An example of the potential economic return of this technology can be demonstrated with the results with strawberry. One can estimate the economic benefit of inoculation of strawberries with the AM fungi produced on-farm in this experiment through a series of calculations. The planting scheme used here resulted in 28930 plants ha-1 (11760 ac-1). Inoculation resulted in an average increased yield of 78.3 g plant-1 over uninoculated controls, or 2265.2 kg ha-1 (Table 3). Fruit was sold per US quart (0.68 kg), for an average of $3.50 US, resulting in increased income of $11659 ha-1 ($4739 ac-1). The inoculation required 6 cm3 of inoculum per 120 cm3 planting cell. Therefore, the inoculum production enclosure yielded inoculum for a maximum of 62,016 plants, enough for 2.14 ha. The enclosure was produced at a cost of approximately $150 US. Therefore, the per ha cost was $70 for a potential return of $11659. These figures do not include the increased labor to harvest the extra fruit, the cost of the pre inoculated bahiagrass nurse plants, or any labor charge for maintenance of the inoculum production enclosure and mixing the inoculum into the potting media.
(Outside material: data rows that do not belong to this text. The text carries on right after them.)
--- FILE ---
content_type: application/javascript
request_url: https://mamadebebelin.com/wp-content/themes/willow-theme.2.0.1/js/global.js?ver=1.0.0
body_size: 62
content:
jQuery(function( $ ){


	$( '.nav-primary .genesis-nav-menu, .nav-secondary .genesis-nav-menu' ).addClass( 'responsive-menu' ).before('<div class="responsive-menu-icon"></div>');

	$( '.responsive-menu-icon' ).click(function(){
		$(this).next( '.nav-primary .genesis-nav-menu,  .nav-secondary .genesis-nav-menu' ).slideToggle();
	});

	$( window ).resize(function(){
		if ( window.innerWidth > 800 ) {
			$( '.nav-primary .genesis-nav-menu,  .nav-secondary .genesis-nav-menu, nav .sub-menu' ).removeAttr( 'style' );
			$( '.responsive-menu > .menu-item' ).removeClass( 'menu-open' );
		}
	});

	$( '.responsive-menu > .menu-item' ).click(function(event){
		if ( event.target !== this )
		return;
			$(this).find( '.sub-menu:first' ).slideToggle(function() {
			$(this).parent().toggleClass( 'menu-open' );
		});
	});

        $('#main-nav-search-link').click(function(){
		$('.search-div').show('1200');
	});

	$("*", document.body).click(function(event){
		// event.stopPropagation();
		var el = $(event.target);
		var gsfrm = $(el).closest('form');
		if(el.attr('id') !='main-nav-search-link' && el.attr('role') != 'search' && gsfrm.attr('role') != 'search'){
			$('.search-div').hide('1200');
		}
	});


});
Full adoption of the AM symbiosis in plant production can lead to many benefits to a farm in terms of economic and environmental sustainability. Seedlings could be grown with less fertilizer and pesticide application. Yields can be maintained or enhanced with less fertilizer input. Management practices that allow for better utilization of indigenous AM fungi, e.g. cover cropping, reduced tillage, and crop rotation (all discussed in outreach efforts); are also those that build soil carbon and soil quality in general, thereby enhancing overall sustainability. We have seen that even incorporating AM fungus inoculum into greenhouse practice is a large step not fully accomplished within the 4 growing seasons of this project, so the consideration of the symbiosis in the whole of farm operations is likely far off.
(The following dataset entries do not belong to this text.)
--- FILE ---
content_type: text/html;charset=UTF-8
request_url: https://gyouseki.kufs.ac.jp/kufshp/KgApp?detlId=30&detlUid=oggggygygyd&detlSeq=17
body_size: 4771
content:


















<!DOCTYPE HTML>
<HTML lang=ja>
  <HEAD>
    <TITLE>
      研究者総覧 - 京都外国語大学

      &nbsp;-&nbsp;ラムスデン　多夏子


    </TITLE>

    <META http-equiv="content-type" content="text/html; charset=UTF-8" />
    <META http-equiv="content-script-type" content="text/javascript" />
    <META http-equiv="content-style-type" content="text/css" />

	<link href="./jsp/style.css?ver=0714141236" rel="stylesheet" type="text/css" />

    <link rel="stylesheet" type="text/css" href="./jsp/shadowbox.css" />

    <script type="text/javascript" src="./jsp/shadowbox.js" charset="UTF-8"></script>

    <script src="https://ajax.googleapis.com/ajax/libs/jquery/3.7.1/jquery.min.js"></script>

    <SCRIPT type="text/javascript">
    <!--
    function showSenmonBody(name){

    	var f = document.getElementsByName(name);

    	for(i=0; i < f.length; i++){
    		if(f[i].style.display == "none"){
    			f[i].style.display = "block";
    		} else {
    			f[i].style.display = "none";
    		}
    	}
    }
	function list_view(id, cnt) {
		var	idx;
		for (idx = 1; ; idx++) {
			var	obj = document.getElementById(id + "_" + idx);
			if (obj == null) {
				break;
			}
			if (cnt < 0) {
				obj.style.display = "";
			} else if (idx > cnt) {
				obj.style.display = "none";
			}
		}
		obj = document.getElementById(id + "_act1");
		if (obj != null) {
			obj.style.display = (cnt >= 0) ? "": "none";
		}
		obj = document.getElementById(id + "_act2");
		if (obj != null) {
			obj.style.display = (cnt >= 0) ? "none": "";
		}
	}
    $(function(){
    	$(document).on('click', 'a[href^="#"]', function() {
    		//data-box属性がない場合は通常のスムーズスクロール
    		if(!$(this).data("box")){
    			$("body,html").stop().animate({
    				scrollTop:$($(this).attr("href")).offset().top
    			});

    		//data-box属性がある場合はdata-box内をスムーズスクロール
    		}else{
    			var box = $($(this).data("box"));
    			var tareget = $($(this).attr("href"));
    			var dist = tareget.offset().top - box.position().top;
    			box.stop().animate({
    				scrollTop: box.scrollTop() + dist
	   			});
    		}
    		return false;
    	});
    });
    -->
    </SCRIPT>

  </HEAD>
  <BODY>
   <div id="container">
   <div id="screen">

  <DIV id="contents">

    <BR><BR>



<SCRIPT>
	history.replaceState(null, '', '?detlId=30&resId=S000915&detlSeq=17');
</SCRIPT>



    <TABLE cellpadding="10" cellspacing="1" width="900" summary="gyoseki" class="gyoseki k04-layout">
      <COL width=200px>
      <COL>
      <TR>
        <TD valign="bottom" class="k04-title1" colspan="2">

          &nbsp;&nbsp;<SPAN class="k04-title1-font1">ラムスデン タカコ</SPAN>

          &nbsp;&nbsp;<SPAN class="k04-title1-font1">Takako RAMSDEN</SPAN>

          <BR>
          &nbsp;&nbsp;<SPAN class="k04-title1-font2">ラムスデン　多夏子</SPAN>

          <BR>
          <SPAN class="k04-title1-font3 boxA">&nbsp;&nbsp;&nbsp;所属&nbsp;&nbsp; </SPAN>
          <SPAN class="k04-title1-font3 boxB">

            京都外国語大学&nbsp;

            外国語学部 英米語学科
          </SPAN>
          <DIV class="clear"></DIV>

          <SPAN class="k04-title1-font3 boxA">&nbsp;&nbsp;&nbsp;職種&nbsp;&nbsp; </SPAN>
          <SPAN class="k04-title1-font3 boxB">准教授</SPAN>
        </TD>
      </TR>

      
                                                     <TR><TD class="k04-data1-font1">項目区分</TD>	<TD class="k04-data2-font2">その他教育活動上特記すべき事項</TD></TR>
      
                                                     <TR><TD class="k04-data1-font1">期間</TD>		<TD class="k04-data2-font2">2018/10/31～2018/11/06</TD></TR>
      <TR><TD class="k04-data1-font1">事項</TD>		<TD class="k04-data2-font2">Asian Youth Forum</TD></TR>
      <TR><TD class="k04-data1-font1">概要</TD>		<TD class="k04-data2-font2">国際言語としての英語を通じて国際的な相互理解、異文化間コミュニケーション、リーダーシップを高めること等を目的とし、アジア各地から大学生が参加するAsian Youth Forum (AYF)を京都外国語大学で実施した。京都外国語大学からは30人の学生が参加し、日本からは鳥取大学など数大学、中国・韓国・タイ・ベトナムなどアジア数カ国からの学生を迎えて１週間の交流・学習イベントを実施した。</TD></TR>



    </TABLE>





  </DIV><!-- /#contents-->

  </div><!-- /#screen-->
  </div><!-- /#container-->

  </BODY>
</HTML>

Areas needing additional study
10. Areas Needing Additional Study
Several aspects of on-farm production and utilization of AM fungus inoculum require further study and other deficiencies in infrastructure hinder widespread utilization of the technology:
i) Currently, there is no commercial source of bahiagrass seedlings colonized by different AM fungi. We are examining modifications to the inoculum production system, such as seeding the compost and vermiculite mixture with field soil as starter inoculum of AM fungi, to get around this problem.
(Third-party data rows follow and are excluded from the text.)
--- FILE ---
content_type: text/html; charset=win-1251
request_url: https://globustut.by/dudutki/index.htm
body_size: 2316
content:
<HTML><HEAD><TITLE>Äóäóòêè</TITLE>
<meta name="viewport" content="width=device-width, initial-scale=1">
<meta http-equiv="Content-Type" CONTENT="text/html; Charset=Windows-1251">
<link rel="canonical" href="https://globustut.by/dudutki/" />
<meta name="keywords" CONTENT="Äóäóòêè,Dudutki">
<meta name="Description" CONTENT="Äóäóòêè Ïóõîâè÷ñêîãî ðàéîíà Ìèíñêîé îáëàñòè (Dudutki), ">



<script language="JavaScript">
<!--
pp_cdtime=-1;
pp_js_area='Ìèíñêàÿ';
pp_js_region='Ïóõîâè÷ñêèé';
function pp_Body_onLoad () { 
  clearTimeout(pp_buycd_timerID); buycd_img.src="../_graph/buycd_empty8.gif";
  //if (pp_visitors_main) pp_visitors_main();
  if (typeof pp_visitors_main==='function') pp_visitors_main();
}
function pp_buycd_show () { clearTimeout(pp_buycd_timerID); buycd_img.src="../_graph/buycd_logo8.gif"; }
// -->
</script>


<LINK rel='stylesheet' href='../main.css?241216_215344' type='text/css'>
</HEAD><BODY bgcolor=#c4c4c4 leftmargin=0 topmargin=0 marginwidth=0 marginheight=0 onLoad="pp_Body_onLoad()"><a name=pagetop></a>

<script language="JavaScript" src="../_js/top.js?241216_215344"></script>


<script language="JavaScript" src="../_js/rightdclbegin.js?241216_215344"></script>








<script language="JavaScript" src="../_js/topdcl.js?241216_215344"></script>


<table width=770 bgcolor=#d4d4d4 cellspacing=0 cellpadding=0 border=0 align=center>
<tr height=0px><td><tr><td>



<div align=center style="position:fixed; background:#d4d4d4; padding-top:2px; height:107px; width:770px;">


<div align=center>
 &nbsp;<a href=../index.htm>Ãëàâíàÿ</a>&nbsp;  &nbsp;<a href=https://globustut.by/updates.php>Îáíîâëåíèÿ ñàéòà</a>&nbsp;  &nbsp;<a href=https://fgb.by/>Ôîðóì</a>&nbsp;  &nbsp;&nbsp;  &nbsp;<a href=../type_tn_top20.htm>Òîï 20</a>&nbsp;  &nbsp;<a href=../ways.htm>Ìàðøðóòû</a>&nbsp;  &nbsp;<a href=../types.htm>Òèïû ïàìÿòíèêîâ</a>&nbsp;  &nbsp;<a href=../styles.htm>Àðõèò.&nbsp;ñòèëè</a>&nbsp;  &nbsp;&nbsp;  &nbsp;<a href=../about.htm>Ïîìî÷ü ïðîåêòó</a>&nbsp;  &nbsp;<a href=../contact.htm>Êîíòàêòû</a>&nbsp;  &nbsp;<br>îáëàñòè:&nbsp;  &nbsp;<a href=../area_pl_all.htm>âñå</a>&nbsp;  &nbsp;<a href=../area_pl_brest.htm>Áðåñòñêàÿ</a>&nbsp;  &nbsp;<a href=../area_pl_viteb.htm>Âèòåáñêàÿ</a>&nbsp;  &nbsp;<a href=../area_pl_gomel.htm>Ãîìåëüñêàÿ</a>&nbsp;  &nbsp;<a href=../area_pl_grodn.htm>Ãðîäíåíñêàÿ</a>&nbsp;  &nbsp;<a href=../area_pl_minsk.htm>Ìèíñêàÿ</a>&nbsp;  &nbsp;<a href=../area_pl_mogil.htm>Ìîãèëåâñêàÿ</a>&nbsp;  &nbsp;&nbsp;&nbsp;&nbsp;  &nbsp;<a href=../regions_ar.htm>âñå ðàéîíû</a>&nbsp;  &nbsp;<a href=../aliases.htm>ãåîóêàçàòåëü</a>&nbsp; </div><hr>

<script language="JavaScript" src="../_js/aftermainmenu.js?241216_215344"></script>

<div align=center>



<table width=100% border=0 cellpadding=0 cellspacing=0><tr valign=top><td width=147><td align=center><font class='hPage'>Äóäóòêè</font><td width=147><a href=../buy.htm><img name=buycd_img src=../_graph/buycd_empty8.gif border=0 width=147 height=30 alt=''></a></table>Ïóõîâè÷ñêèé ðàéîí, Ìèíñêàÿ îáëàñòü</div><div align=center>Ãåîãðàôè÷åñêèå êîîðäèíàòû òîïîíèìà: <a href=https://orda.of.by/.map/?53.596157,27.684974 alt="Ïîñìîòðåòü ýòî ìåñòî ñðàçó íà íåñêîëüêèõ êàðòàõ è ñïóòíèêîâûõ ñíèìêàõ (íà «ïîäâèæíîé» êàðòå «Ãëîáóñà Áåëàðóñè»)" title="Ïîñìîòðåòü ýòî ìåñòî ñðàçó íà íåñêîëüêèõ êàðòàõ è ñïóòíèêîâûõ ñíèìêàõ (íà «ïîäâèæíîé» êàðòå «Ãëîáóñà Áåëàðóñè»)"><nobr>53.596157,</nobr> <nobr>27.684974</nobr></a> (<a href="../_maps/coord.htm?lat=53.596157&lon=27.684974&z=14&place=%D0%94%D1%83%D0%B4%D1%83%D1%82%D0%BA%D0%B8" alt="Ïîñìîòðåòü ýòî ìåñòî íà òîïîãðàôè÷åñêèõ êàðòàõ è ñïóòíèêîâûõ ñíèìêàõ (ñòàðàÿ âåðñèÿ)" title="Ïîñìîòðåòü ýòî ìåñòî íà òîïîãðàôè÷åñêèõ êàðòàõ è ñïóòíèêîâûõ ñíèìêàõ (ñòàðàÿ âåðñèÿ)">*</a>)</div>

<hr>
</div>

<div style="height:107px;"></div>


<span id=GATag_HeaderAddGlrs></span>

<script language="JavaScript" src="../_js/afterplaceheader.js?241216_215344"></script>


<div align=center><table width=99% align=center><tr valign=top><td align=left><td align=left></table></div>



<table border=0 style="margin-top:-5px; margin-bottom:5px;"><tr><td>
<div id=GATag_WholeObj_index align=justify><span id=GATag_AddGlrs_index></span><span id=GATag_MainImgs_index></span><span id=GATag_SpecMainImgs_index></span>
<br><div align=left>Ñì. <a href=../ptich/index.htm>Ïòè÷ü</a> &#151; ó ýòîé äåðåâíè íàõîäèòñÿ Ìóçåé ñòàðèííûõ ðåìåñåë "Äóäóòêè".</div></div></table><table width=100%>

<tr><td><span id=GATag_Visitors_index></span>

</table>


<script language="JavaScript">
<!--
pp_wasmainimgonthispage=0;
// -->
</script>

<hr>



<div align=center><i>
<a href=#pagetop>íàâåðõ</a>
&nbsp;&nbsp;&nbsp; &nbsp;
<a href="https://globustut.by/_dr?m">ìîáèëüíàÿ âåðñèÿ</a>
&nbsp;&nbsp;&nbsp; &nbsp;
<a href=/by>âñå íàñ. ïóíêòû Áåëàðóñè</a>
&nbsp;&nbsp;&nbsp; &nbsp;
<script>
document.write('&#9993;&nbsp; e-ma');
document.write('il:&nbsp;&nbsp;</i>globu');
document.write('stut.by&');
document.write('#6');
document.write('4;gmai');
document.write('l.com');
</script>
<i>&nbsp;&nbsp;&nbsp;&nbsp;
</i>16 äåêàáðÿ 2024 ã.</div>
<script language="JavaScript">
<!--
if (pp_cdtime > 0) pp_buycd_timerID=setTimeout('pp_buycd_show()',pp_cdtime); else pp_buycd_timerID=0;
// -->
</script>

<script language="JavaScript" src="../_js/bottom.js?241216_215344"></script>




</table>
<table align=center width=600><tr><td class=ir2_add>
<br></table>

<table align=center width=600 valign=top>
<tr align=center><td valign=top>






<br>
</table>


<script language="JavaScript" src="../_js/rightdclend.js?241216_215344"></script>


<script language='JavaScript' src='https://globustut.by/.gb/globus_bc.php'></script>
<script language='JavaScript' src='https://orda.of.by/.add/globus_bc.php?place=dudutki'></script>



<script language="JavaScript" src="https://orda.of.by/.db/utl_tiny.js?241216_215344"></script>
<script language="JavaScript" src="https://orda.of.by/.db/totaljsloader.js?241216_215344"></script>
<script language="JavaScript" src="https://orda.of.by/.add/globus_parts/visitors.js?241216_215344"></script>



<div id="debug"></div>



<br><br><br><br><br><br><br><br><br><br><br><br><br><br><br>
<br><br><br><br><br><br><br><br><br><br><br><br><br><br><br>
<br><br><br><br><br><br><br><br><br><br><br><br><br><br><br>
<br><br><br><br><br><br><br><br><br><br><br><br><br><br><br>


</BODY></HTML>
ii) We quantified the density of propagules in the inoculum produced at the cooperating farms ourselves. Ideally, there would be a commercial service that would do this at a reasonable price. However, the on-farm system has successfully produced inoculum each time it has been attempted, so we feel farmers can safely assume they have produced potent inoculum.
iii) Nutrient management issues are still a concern. We have developed a nutrient regime for conventional farmers to use to produce colonized seedlings in the greenhouse, but we have not explored options for the organic grower.